As the US marks 250 years since signing the Declaration of Independence, this is a great moment to look ahead and think about what the future might hold.
Since the company’s inception in 1900, Moody’s has been thinking about how customers manage risk. A lot has changed over 126 years but not our focus on how businesses understand risk. The next phase of risk management? Well, perhaps it is weighted toward compliance, which isn’t being shaped by a single area of risk, piece of regulation, geopolitical moment, or even new technology but rather by the convergence of these areas.
Throughout history, it’s always been important to understand who you are working with and the risks of working with them, but these issues have become more complex. There are global customer networks, interconnected business partners, and organized financial crime actors, as well as developments in AI, expanding data demands, and regulatory change. Unraveling who you are dealing with to make decisions isn’t always straightforward.
Across organizations grappling with these challenges, one trend stands out: Teams are moving from fragmented data and reviews toward a more connected, risk-based view of relationships throughout their life cycle.
Moody’s recent Know Your Customer (KYC) thought leadership points to interviewees discussing unified data, interoperable workflows, and a collective view across different vectors to assess risk and maximize opportunity. This reflects the reality many firms face — risk and opportunity are two sides of the same coin. They rarely appear in isolation, and weak visibility in one part of the life cycle may create pressure in another.

----------------------------------------

Work to do: Restate the risk management text from "As the US marks" up to and including "of these areas.", substituting "regulatory adherence" for "compliance".

----------------------------------------

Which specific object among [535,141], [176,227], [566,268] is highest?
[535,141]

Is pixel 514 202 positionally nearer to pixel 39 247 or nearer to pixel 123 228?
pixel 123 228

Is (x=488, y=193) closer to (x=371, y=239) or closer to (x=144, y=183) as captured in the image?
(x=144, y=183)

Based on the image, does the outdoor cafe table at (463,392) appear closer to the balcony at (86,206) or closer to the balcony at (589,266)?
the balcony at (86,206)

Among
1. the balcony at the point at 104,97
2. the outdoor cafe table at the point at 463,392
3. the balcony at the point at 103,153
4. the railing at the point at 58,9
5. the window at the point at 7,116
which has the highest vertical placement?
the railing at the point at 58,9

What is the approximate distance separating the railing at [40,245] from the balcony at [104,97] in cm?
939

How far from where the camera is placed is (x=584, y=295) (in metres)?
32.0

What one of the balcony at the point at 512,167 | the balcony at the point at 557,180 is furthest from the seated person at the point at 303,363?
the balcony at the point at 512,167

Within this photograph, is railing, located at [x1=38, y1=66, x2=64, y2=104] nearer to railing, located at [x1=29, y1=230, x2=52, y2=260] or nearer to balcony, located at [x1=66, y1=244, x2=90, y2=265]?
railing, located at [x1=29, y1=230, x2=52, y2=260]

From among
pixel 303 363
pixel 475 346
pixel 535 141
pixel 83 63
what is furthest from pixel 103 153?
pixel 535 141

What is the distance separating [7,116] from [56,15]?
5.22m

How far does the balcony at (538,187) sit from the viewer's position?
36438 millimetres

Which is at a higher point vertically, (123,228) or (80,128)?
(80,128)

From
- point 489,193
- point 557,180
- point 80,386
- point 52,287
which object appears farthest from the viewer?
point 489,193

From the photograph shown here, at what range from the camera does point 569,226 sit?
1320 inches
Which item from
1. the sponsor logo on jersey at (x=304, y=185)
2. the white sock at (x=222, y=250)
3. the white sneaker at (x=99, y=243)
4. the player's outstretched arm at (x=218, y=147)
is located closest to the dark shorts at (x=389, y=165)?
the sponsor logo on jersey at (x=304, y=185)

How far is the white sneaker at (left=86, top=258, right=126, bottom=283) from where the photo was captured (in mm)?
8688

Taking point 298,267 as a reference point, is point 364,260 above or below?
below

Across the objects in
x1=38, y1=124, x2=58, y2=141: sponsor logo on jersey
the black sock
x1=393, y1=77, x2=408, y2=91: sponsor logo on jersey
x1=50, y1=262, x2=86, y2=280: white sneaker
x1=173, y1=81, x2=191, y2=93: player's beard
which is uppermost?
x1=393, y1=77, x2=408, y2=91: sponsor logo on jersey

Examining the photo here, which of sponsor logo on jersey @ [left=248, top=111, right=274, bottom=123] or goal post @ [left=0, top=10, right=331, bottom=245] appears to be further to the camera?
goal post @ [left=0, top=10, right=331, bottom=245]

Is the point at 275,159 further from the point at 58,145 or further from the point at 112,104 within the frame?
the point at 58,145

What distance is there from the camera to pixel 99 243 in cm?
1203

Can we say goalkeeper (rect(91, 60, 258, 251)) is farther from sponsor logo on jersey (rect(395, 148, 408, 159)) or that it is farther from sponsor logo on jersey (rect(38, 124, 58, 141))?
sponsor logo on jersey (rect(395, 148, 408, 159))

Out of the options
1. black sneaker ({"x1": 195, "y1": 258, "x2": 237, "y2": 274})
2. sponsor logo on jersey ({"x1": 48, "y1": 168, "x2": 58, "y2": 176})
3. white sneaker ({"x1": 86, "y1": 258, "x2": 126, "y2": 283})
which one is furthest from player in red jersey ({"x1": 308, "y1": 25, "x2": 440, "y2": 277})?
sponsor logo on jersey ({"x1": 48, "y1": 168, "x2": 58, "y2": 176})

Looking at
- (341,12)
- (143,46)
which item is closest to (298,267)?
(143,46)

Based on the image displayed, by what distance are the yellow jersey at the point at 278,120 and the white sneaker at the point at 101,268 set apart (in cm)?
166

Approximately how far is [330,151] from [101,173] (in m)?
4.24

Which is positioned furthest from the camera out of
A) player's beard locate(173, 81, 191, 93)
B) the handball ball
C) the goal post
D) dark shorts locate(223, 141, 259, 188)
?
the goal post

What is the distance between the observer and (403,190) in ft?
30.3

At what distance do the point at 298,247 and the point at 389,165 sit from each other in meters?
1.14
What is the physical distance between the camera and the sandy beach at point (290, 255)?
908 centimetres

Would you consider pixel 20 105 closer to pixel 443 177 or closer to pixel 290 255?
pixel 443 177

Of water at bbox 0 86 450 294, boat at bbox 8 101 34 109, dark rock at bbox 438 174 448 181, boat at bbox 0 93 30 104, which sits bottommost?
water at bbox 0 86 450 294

----------------------------------------

Task response:
As the US marks 250 years since signing the Declaration of Independence, this is a great moment to look ahead and think about what the future might hold.
Since the company’s inception in 1900, Moody’s has been thinking about how customers manage risk. A lot has changed over 126 years but not our focus on how businesses understand risk. The next phase of risk management? Well, perhaps it is weighted toward regulatory adherence, which isn’t being shaped by a single area of risk, piece of regulation, geopolitical moment, or even new technology but rather by the convergence of these areas.